- Collected data entries
----------
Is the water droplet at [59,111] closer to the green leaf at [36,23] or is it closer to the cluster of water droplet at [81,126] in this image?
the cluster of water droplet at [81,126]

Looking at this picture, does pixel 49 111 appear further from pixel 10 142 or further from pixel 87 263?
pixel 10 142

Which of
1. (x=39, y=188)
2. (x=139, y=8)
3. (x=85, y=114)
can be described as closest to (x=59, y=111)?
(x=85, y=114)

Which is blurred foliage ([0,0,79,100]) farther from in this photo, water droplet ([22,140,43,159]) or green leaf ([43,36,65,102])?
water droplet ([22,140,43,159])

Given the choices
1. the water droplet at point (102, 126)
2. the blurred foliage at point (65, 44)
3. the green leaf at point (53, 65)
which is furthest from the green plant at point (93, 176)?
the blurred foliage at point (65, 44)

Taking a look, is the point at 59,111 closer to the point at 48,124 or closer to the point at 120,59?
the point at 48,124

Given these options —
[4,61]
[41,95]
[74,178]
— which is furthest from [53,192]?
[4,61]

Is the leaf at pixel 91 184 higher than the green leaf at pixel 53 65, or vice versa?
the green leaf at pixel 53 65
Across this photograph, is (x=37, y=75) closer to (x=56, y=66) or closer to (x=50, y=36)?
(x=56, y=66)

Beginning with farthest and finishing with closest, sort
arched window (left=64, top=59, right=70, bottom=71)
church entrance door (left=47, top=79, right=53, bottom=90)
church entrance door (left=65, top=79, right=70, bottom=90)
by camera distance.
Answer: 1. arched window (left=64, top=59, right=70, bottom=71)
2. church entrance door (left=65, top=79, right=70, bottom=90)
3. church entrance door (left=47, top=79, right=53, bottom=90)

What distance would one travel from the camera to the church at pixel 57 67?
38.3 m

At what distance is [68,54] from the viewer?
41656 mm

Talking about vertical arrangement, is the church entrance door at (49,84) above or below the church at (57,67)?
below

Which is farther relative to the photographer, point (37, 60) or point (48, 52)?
----------
- DIRECTIONS FOR THIS TASK
Lay out the lines as a Markdown table with the columns "No." and "Line", starting with the line containing "What distance would" and continuing through the last line. Number each row and leave out blank lines.

- ANSWER TO THE TASK
| No. | Line |
|---|---|
| 1 | What distance would one travel from the camera to the church at pixel 57 67? |
| 2 | 38.3 m |
| 3 | At what distance is [68,54] from the viewer? |
| 4 | 41656 mm |
| 5 | Talking about vertical arrangement, is the church entrance door at (49,84) above or below the church at (57,67)? |
| 6 | below |
| 7 | Which is farther relative to the photographer, point (37, 60) or point (48, 52)? |